Beginning with the line below that contains "NORTIND ice course" and ending with the line that contains "Pre Foreclosure in", retype every line exactly. Pictures are not copied.

> **Records for the task**:
•••••
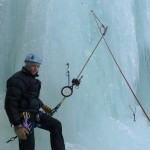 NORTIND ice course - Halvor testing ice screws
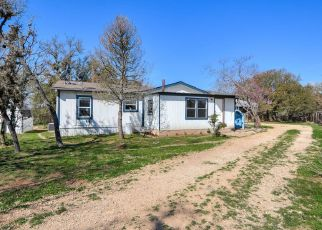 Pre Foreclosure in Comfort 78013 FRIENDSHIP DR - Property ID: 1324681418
•••••
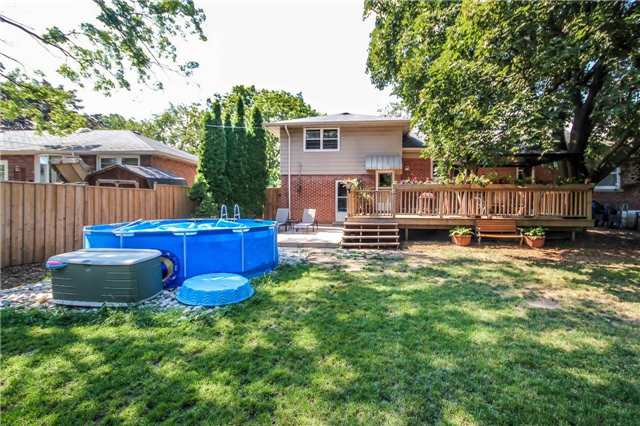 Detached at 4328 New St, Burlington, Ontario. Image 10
•••••
> **Answer to the exercise**:
 NORTIND ice course - Halvor testing ice screws
 Pre Foreclosure in Comfort 78013 FRIENDSHIP DR - Property ID: 1324681418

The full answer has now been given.